Saturday, September 09, 2006

life, profound and mundane

Theo wrote that I don't write of my sentimental life. And I thought about it. For a long time, in the first year of this blog, I wrote so much about my sentimental life that reading it now makes me queasy. I was in such tumult. Writing about it was cathartic. So I supposed it was like therapy. But I have learned, for me, to keep my depression at bay it is best not to dwell on the little crises and big ones that send me off the edge. There is a belief among some psychiatrists and psychoanalysts that the constant revisiting of past traumas does nothing to heal the wounds that cause depression; in fact plumbing those depths makes the depression worse. I have found this to be true. And when I am happy in my sentimental life, or at least content, I feel little need to write of it. I write this blog, at least in part, to present something interesting. And my chest-beating, wailing and mourning are not interesting unless they can be turned into something more abstract, which is what fuels my music and art.

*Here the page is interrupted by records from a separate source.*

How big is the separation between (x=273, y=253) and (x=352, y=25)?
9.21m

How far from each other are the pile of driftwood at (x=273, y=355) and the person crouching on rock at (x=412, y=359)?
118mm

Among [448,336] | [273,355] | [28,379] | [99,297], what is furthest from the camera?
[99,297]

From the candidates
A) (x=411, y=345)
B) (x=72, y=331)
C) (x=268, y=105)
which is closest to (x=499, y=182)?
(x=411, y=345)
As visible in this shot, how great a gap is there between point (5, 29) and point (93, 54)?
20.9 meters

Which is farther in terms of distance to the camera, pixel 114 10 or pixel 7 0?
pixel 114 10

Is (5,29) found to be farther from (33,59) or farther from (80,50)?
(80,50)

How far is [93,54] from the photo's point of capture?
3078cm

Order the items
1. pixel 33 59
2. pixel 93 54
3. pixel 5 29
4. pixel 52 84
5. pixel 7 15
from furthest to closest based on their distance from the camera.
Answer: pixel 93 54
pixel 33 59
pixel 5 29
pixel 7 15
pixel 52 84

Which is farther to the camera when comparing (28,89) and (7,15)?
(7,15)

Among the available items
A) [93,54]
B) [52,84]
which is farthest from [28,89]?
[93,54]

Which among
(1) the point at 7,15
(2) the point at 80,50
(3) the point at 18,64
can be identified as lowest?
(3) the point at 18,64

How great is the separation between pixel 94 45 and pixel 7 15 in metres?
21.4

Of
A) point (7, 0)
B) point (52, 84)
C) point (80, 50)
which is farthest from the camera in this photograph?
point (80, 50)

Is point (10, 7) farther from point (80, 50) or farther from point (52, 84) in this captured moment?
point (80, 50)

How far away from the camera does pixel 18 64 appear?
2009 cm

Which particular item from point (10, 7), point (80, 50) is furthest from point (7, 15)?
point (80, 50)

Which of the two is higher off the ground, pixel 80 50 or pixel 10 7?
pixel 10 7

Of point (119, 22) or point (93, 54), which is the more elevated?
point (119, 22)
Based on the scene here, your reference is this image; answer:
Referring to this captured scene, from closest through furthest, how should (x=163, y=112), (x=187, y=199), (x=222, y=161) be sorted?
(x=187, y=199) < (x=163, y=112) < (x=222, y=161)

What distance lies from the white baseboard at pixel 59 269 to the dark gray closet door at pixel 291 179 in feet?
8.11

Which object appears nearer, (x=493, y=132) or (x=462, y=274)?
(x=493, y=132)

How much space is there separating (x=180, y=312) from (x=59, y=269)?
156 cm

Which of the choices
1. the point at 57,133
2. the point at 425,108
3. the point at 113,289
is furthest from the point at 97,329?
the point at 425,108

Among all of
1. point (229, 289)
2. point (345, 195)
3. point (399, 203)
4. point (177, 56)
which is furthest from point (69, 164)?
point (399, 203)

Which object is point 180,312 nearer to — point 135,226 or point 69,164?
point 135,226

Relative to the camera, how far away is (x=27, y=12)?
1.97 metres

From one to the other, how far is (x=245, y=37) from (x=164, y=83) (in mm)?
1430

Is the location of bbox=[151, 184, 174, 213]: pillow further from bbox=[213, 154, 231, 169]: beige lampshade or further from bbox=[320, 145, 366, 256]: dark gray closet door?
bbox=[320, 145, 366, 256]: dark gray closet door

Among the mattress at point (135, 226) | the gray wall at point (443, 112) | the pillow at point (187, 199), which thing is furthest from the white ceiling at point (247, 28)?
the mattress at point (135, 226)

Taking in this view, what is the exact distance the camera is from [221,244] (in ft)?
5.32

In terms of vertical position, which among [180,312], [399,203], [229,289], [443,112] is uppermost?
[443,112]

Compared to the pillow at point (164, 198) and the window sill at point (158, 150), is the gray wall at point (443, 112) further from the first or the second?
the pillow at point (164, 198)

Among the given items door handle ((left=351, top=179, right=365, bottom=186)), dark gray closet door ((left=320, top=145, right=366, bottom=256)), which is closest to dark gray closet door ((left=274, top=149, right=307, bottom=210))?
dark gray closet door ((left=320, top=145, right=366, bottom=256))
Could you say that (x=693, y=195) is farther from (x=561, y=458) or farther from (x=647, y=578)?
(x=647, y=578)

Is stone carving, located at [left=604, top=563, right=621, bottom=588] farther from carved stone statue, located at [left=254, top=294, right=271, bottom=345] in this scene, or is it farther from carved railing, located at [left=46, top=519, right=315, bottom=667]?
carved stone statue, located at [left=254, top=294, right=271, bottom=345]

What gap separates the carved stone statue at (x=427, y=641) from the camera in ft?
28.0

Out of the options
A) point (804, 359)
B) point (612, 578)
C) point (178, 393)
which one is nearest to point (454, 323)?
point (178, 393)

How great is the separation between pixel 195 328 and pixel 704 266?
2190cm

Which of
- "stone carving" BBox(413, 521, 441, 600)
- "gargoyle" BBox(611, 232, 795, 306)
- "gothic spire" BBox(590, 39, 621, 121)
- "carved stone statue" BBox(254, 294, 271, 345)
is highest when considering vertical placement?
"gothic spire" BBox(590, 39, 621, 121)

But speaking of chest-beating, yesterday I was tempted to pummel myself. It was the annual car inspection, and there were a few things with the car that needed fixing, the headlights being the most urgent. So I took my car in earlier in the week. I figured that the total bill would probably be about $300. But of course it was almost twice that. So I was pissed. Pissed not at the car--these are things that happen--but at the fact that the cost is, for me, so high. At my age most people make so much more money than I do. So my life, in the financial sense, can be difficult. But as I sat in my office yesterday getting prepared to start teaching next week, and then later while I was practicing, I reminded myself that the work I do is so precious to me, that I love it, and that it is worth the tradeoff.

But when I was driving the car to Fairway to buy groceries I found that the turn signals did not work. I was disgusted. I drove back to the mechanic. The guy who had taken care of me came running up. I told him about the problem and then I strode past him into the office and dumped the keys on the counter and said "I don't mind paying over five-hundred bucks to have my car fixed if it WERE ACTUALLY fixed." Actually, it was a lie, because I did mind paying that much. But I was aiming for dramatic effect. They jumped into action, quickly figured out the problem (something with the fuse box), and I felt like a fool.